The payment is $232 a day.
"During regular session they probably rent apartments or homes. During a special session they are paying probably at a hotel," said Pam Varni, executive director for the Alaska Legislative Affairs Agency.
In Anchorage, like in many major cities in Alaska, lawmakers have an office where they can get work done during the off-session times. It may surprise many Alaskans to learn that lawmakers don't even have to stop by here to claim per diem when they are supposed to be in session.
“So the way it works is the legislator takes responsibility for it [per diem]. That legislator is accountable for it [per diem] and if there is ever any question, you know, folks need to talk to their legislator," said Sen. Gary Stevens, R-Kodiak.
There are no rules that require a lawmaker to do actual work to get the per diem, which is an addition to their annual salary and business expense account.
But is the public the right group to police lawmakers?
Legislators have different opinions and reasons as to whether they would take the money even if they were leaving for strictly personal reasons.
"That means that I am paying rent here...I suppose I could check out of my hotel for one day and see if I could get a room when I got back but that doesn't, you know…I wouldn't do it. I would keep my room to make sure I had a place to stay when I got back down there," said Rep. Alan Austerman, R-Kodiak.
"If I was on personal business, I wouldn't take per diem,” said Sen.

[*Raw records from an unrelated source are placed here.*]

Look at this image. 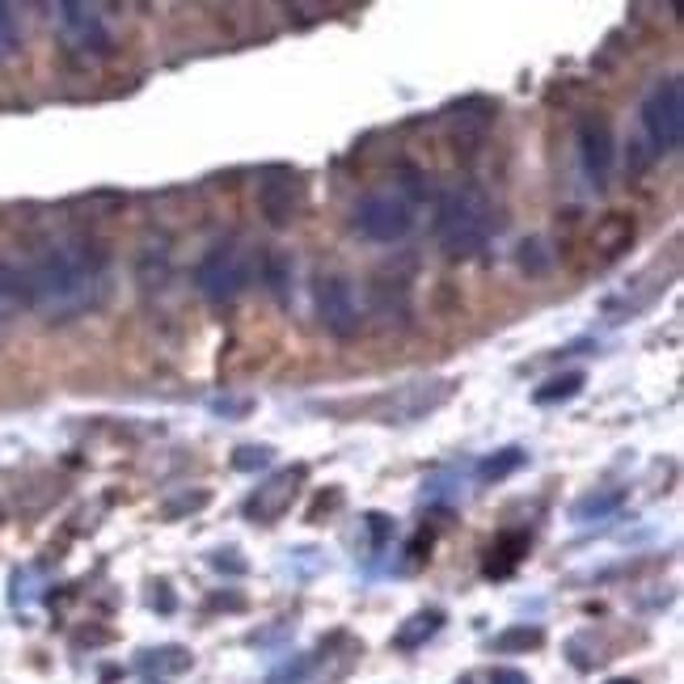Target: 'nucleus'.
<instances>
[{"label":"nucleus","instance_id":"nucleus-8","mask_svg":"<svg viewBox=\"0 0 684 684\" xmlns=\"http://www.w3.org/2000/svg\"><path fill=\"white\" fill-rule=\"evenodd\" d=\"M579 140V161H583V173L592 178V187L604 191L608 187V173H613V161H617V144H613V128L608 119L600 114H583L575 128Z\"/></svg>","mask_w":684,"mask_h":684},{"label":"nucleus","instance_id":"nucleus-21","mask_svg":"<svg viewBox=\"0 0 684 684\" xmlns=\"http://www.w3.org/2000/svg\"><path fill=\"white\" fill-rule=\"evenodd\" d=\"M18 51V22H13V9L0 4V60H9Z\"/></svg>","mask_w":684,"mask_h":684},{"label":"nucleus","instance_id":"nucleus-23","mask_svg":"<svg viewBox=\"0 0 684 684\" xmlns=\"http://www.w3.org/2000/svg\"><path fill=\"white\" fill-rule=\"evenodd\" d=\"M237 550H220V554L212 557V566L215 571H233V575H245V562L241 557H233Z\"/></svg>","mask_w":684,"mask_h":684},{"label":"nucleus","instance_id":"nucleus-16","mask_svg":"<svg viewBox=\"0 0 684 684\" xmlns=\"http://www.w3.org/2000/svg\"><path fill=\"white\" fill-rule=\"evenodd\" d=\"M583 385H587V376H583V372H562V376H554V381H545V385L536 389L533 402L536 406H557V402H571V398H579Z\"/></svg>","mask_w":684,"mask_h":684},{"label":"nucleus","instance_id":"nucleus-5","mask_svg":"<svg viewBox=\"0 0 684 684\" xmlns=\"http://www.w3.org/2000/svg\"><path fill=\"white\" fill-rule=\"evenodd\" d=\"M250 271L254 266H250V254L241 245H212L199 262V271H194V283L208 300L229 304L250 288Z\"/></svg>","mask_w":684,"mask_h":684},{"label":"nucleus","instance_id":"nucleus-24","mask_svg":"<svg viewBox=\"0 0 684 684\" xmlns=\"http://www.w3.org/2000/svg\"><path fill=\"white\" fill-rule=\"evenodd\" d=\"M486 684H529V676L520 667H494L491 676H486Z\"/></svg>","mask_w":684,"mask_h":684},{"label":"nucleus","instance_id":"nucleus-15","mask_svg":"<svg viewBox=\"0 0 684 684\" xmlns=\"http://www.w3.org/2000/svg\"><path fill=\"white\" fill-rule=\"evenodd\" d=\"M529 554V533H507L499 536V545L486 557V575H512L515 562Z\"/></svg>","mask_w":684,"mask_h":684},{"label":"nucleus","instance_id":"nucleus-18","mask_svg":"<svg viewBox=\"0 0 684 684\" xmlns=\"http://www.w3.org/2000/svg\"><path fill=\"white\" fill-rule=\"evenodd\" d=\"M191 663L194 660L187 646H157V651H144V655H140V667H144V672H187Z\"/></svg>","mask_w":684,"mask_h":684},{"label":"nucleus","instance_id":"nucleus-22","mask_svg":"<svg viewBox=\"0 0 684 684\" xmlns=\"http://www.w3.org/2000/svg\"><path fill=\"white\" fill-rule=\"evenodd\" d=\"M368 533H372V541H376V550H385V541L393 536V520L381 512H372L368 515Z\"/></svg>","mask_w":684,"mask_h":684},{"label":"nucleus","instance_id":"nucleus-12","mask_svg":"<svg viewBox=\"0 0 684 684\" xmlns=\"http://www.w3.org/2000/svg\"><path fill=\"white\" fill-rule=\"evenodd\" d=\"M630 241H634V220L613 212L596 224V233H592V250H600V258L608 262V258H617L621 250H630Z\"/></svg>","mask_w":684,"mask_h":684},{"label":"nucleus","instance_id":"nucleus-11","mask_svg":"<svg viewBox=\"0 0 684 684\" xmlns=\"http://www.w3.org/2000/svg\"><path fill=\"white\" fill-rule=\"evenodd\" d=\"M440 630H444V613H440V608H423V613H414V617H406L398 625L393 646H398V651H419V646H428Z\"/></svg>","mask_w":684,"mask_h":684},{"label":"nucleus","instance_id":"nucleus-19","mask_svg":"<svg viewBox=\"0 0 684 684\" xmlns=\"http://www.w3.org/2000/svg\"><path fill=\"white\" fill-rule=\"evenodd\" d=\"M520 465H524V449H503V452H494V456H486V461L477 465V477H482V482H499V477L515 473Z\"/></svg>","mask_w":684,"mask_h":684},{"label":"nucleus","instance_id":"nucleus-17","mask_svg":"<svg viewBox=\"0 0 684 684\" xmlns=\"http://www.w3.org/2000/svg\"><path fill=\"white\" fill-rule=\"evenodd\" d=\"M545 642V630L541 625H512L503 634H494L491 651L494 655H515V651H536Z\"/></svg>","mask_w":684,"mask_h":684},{"label":"nucleus","instance_id":"nucleus-4","mask_svg":"<svg viewBox=\"0 0 684 684\" xmlns=\"http://www.w3.org/2000/svg\"><path fill=\"white\" fill-rule=\"evenodd\" d=\"M642 131H646V144L655 152L681 149V135H684L681 77H667V81H660V86L646 93V102H642Z\"/></svg>","mask_w":684,"mask_h":684},{"label":"nucleus","instance_id":"nucleus-3","mask_svg":"<svg viewBox=\"0 0 684 684\" xmlns=\"http://www.w3.org/2000/svg\"><path fill=\"white\" fill-rule=\"evenodd\" d=\"M355 229L372 245H398L414 229V203L402 191H376L360 199L355 208Z\"/></svg>","mask_w":684,"mask_h":684},{"label":"nucleus","instance_id":"nucleus-10","mask_svg":"<svg viewBox=\"0 0 684 684\" xmlns=\"http://www.w3.org/2000/svg\"><path fill=\"white\" fill-rule=\"evenodd\" d=\"M258 208L266 215L271 229L292 224L300 212V178L292 170H271L258 182Z\"/></svg>","mask_w":684,"mask_h":684},{"label":"nucleus","instance_id":"nucleus-20","mask_svg":"<svg viewBox=\"0 0 684 684\" xmlns=\"http://www.w3.org/2000/svg\"><path fill=\"white\" fill-rule=\"evenodd\" d=\"M271 461H275V449H271V444H245V449L233 452V470H241V473L266 470Z\"/></svg>","mask_w":684,"mask_h":684},{"label":"nucleus","instance_id":"nucleus-7","mask_svg":"<svg viewBox=\"0 0 684 684\" xmlns=\"http://www.w3.org/2000/svg\"><path fill=\"white\" fill-rule=\"evenodd\" d=\"M313 300H318L321 325H325L334 339H355V334H360V325H364V309H360V300H355L351 279H342V275L318 279Z\"/></svg>","mask_w":684,"mask_h":684},{"label":"nucleus","instance_id":"nucleus-25","mask_svg":"<svg viewBox=\"0 0 684 684\" xmlns=\"http://www.w3.org/2000/svg\"><path fill=\"white\" fill-rule=\"evenodd\" d=\"M456 684H477V681H473V676H465V681H456Z\"/></svg>","mask_w":684,"mask_h":684},{"label":"nucleus","instance_id":"nucleus-26","mask_svg":"<svg viewBox=\"0 0 684 684\" xmlns=\"http://www.w3.org/2000/svg\"><path fill=\"white\" fill-rule=\"evenodd\" d=\"M608 684H634V681H608Z\"/></svg>","mask_w":684,"mask_h":684},{"label":"nucleus","instance_id":"nucleus-6","mask_svg":"<svg viewBox=\"0 0 684 684\" xmlns=\"http://www.w3.org/2000/svg\"><path fill=\"white\" fill-rule=\"evenodd\" d=\"M452 393H456V381H449V376H440V381H410L398 393H389V398L376 402V419L381 423H419V419H428V414L444 406Z\"/></svg>","mask_w":684,"mask_h":684},{"label":"nucleus","instance_id":"nucleus-14","mask_svg":"<svg viewBox=\"0 0 684 684\" xmlns=\"http://www.w3.org/2000/svg\"><path fill=\"white\" fill-rule=\"evenodd\" d=\"M60 26L68 30V39H77V43L102 39V22H98V9H89V4H60Z\"/></svg>","mask_w":684,"mask_h":684},{"label":"nucleus","instance_id":"nucleus-13","mask_svg":"<svg viewBox=\"0 0 684 684\" xmlns=\"http://www.w3.org/2000/svg\"><path fill=\"white\" fill-rule=\"evenodd\" d=\"M625 503V491H596V494H583L575 507H571V520L575 524H596V520H608Z\"/></svg>","mask_w":684,"mask_h":684},{"label":"nucleus","instance_id":"nucleus-1","mask_svg":"<svg viewBox=\"0 0 684 684\" xmlns=\"http://www.w3.org/2000/svg\"><path fill=\"white\" fill-rule=\"evenodd\" d=\"M0 296L22 300L51 321L81 318L107 296V250L98 241L72 237L47 245L26 266L0 262Z\"/></svg>","mask_w":684,"mask_h":684},{"label":"nucleus","instance_id":"nucleus-9","mask_svg":"<svg viewBox=\"0 0 684 684\" xmlns=\"http://www.w3.org/2000/svg\"><path fill=\"white\" fill-rule=\"evenodd\" d=\"M300 482H304V470H300V465L296 470L271 473V477L245 499V520H254V524H275V520H283V512L296 503Z\"/></svg>","mask_w":684,"mask_h":684},{"label":"nucleus","instance_id":"nucleus-2","mask_svg":"<svg viewBox=\"0 0 684 684\" xmlns=\"http://www.w3.org/2000/svg\"><path fill=\"white\" fill-rule=\"evenodd\" d=\"M494 215L486 194H477L473 187H461V191H449L435 208V237L444 245V254L452 258H470L477 254L486 241H491Z\"/></svg>","mask_w":684,"mask_h":684}]
</instances>
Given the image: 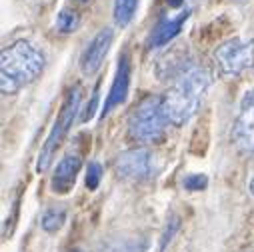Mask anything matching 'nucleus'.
<instances>
[{
  "label": "nucleus",
  "mask_w": 254,
  "mask_h": 252,
  "mask_svg": "<svg viewBox=\"0 0 254 252\" xmlns=\"http://www.w3.org/2000/svg\"><path fill=\"white\" fill-rule=\"evenodd\" d=\"M210 84L212 74L204 66H188L184 72H180L176 82L162 96L168 122L180 126L192 118L198 112Z\"/></svg>",
  "instance_id": "nucleus-1"
},
{
  "label": "nucleus",
  "mask_w": 254,
  "mask_h": 252,
  "mask_svg": "<svg viewBox=\"0 0 254 252\" xmlns=\"http://www.w3.org/2000/svg\"><path fill=\"white\" fill-rule=\"evenodd\" d=\"M44 68V54L28 40H18L0 56V90L14 94L28 86Z\"/></svg>",
  "instance_id": "nucleus-2"
},
{
  "label": "nucleus",
  "mask_w": 254,
  "mask_h": 252,
  "mask_svg": "<svg viewBox=\"0 0 254 252\" xmlns=\"http://www.w3.org/2000/svg\"><path fill=\"white\" fill-rule=\"evenodd\" d=\"M166 112L162 96L150 94L140 100L128 116V132L138 142H156L166 130Z\"/></svg>",
  "instance_id": "nucleus-3"
},
{
  "label": "nucleus",
  "mask_w": 254,
  "mask_h": 252,
  "mask_svg": "<svg viewBox=\"0 0 254 252\" xmlns=\"http://www.w3.org/2000/svg\"><path fill=\"white\" fill-rule=\"evenodd\" d=\"M80 98H82V90L76 84L74 88L68 90L64 102H62V106H60L58 118L54 120L52 128H50V132H48V136H46V140H44V144L40 148L38 162H36V170L38 172H44L50 166V162H52V158L56 154V148L60 146L62 138L66 136V132L70 130V126L74 122V116H76V112L80 108Z\"/></svg>",
  "instance_id": "nucleus-4"
},
{
  "label": "nucleus",
  "mask_w": 254,
  "mask_h": 252,
  "mask_svg": "<svg viewBox=\"0 0 254 252\" xmlns=\"http://www.w3.org/2000/svg\"><path fill=\"white\" fill-rule=\"evenodd\" d=\"M214 62L224 76H238L254 66V40L230 38L214 50Z\"/></svg>",
  "instance_id": "nucleus-5"
},
{
  "label": "nucleus",
  "mask_w": 254,
  "mask_h": 252,
  "mask_svg": "<svg viewBox=\"0 0 254 252\" xmlns=\"http://www.w3.org/2000/svg\"><path fill=\"white\" fill-rule=\"evenodd\" d=\"M232 142L242 154L254 152V88L248 90L240 102L232 126Z\"/></svg>",
  "instance_id": "nucleus-6"
},
{
  "label": "nucleus",
  "mask_w": 254,
  "mask_h": 252,
  "mask_svg": "<svg viewBox=\"0 0 254 252\" xmlns=\"http://www.w3.org/2000/svg\"><path fill=\"white\" fill-rule=\"evenodd\" d=\"M114 168L118 176L126 180H146L152 176L154 166H152V154L146 148H130L118 154Z\"/></svg>",
  "instance_id": "nucleus-7"
},
{
  "label": "nucleus",
  "mask_w": 254,
  "mask_h": 252,
  "mask_svg": "<svg viewBox=\"0 0 254 252\" xmlns=\"http://www.w3.org/2000/svg\"><path fill=\"white\" fill-rule=\"evenodd\" d=\"M112 38H114V32L110 28H102L88 42V46L84 48V52L80 56V70H82V74L90 76V74H94L102 66V62H104V58H106V54L110 50Z\"/></svg>",
  "instance_id": "nucleus-8"
},
{
  "label": "nucleus",
  "mask_w": 254,
  "mask_h": 252,
  "mask_svg": "<svg viewBox=\"0 0 254 252\" xmlns=\"http://www.w3.org/2000/svg\"><path fill=\"white\" fill-rule=\"evenodd\" d=\"M128 88H130V60H128V54H122L118 60V66H116V76L112 80L110 92H108L104 108H102V116H106L114 106H120L126 100Z\"/></svg>",
  "instance_id": "nucleus-9"
},
{
  "label": "nucleus",
  "mask_w": 254,
  "mask_h": 252,
  "mask_svg": "<svg viewBox=\"0 0 254 252\" xmlns=\"http://www.w3.org/2000/svg\"><path fill=\"white\" fill-rule=\"evenodd\" d=\"M82 162L76 154H66L62 158L56 166V172L52 176V188L54 192H60V194H66L72 190V186L76 182V174L80 170Z\"/></svg>",
  "instance_id": "nucleus-10"
},
{
  "label": "nucleus",
  "mask_w": 254,
  "mask_h": 252,
  "mask_svg": "<svg viewBox=\"0 0 254 252\" xmlns=\"http://www.w3.org/2000/svg\"><path fill=\"white\" fill-rule=\"evenodd\" d=\"M190 16V10H182L178 16L174 18H162L150 32V38H148V46L150 48H158V46H164L168 44L172 38H176L184 26V22L188 20Z\"/></svg>",
  "instance_id": "nucleus-11"
},
{
  "label": "nucleus",
  "mask_w": 254,
  "mask_h": 252,
  "mask_svg": "<svg viewBox=\"0 0 254 252\" xmlns=\"http://www.w3.org/2000/svg\"><path fill=\"white\" fill-rule=\"evenodd\" d=\"M138 6V0H114V22L118 26H126Z\"/></svg>",
  "instance_id": "nucleus-12"
},
{
  "label": "nucleus",
  "mask_w": 254,
  "mask_h": 252,
  "mask_svg": "<svg viewBox=\"0 0 254 252\" xmlns=\"http://www.w3.org/2000/svg\"><path fill=\"white\" fill-rule=\"evenodd\" d=\"M64 220H66V212L62 208H50L42 216V228L46 232H56V230H60L62 224H64Z\"/></svg>",
  "instance_id": "nucleus-13"
},
{
  "label": "nucleus",
  "mask_w": 254,
  "mask_h": 252,
  "mask_svg": "<svg viewBox=\"0 0 254 252\" xmlns=\"http://www.w3.org/2000/svg\"><path fill=\"white\" fill-rule=\"evenodd\" d=\"M80 24V16L74 12V10H68L64 8L60 14H58V20H56V26L60 32H74Z\"/></svg>",
  "instance_id": "nucleus-14"
},
{
  "label": "nucleus",
  "mask_w": 254,
  "mask_h": 252,
  "mask_svg": "<svg viewBox=\"0 0 254 252\" xmlns=\"http://www.w3.org/2000/svg\"><path fill=\"white\" fill-rule=\"evenodd\" d=\"M182 184H184L186 190L196 192V190H202V188H206L208 178H206L204 174H188V176L182 180Z\"/></svg>",
  "instance_id": "nucleus-15"
},
{
  "label": "nucleus",
  "mask_w": 254,
  "mask_h": 252,
  "mask_svg": "<svg viewBox=\"0 0 254 252\" xmlns=\"http://www.w3.org/2000/svg\"><path fill=\"white\" fill-rule=\"evenodd\" d=\"M102 178V166L98 162H90L88 164V172H86V186L88 190H96Z\"/></svg>",
  "instance_id": "nucleus-16"
},
{
  "label": "nucleus",
  "mask_w": 254,
  "mask_h": 252,
  "mask_svg": "<svg viewBox=\"0 0 254 252\" xmlns=\"http://www.w3.org/2000/svg\"><path fill=\"white\" fill-rule=\"evenodd\" d=\"M96 104H98V86L94 88V92H92V98H90V104H86V108H84V112H82V116H80V120H82V122H88V120L94 116Z\"/></svg>",
  "instance_id": "nucleus-17"
},
{
  "label": "nucleus",
  "mask_w": 254,
  "mask_h": 252,
  "mask_svg": "<svg viewBox=\"0 0 254 252\" xmlns=\"http://www.w3.org/2000/svg\"><path fill=\"white\" fill-rule=\"evenodd\" d=\"M182 2H184V0H168V6L178 8V6H182Z\"/></svg>",
  "instance_id": "nucleus-18"
},
{
  "label": "nucleus",
  "mask_w": 254,
  "mask_h": 252,
  "mask_svg": "<svg viewBox=\"0 0 254 252\" xmlns=\"http://www.w3.org/2000/svg\"><path fill=\"white\" fill-rule=\"evenodd\" d=\"M250 192L254 194V176H252V180H250Z\"/></svg>",
  "instance_id": "nucleus-19"
},
{
  "label": "nucleus",
  "mask_w": 254,
  "mask_h": 252,
  "mask_svg": "<svg viewBox=\"0 0 254 252\" xmlns=\"http://www.w3.org/2000/svg\"><path fill=\"white\" fill-rule=\"evenodd\" d=\"M230 2H236V4H242V2H246V0H230Z\"/></svg>",
  "instance_id": "nucleus-20"
},
{
  "label": "nucleus",
  "mask_w": 254,
  "mask_h": 252,
  "mask_svg": "<svg viewBox=\"0 0 254 252\" xmlns=\"http://www.w3.org/2000/svg\"><path fill=\"white\" fill-rule=\"evenodd\" d=\"M78 2H88V0H78Z\"/></svg>",
  "instance_id": "nucleus-21"
}]
</instances>
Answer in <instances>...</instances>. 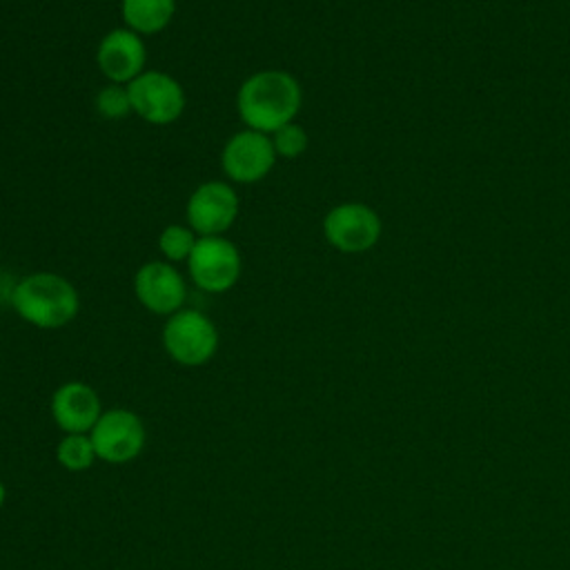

Stevens.
For now at least, lawmakers are left to themselves to decide what's legal and what's ethical when it comes to receiving per diem pay.
It’s an ambiguity none of the leading members of the Alaska House and Senate say they think needs to be changed.
But, in today's political landscape after years of ethical clouds in Juneau, should it be?
KTVA has sent an email to every state senator who has been excused from the special session over the last 18 days.
KTVA is in the process of making the same request of house members and will have more information available Friday.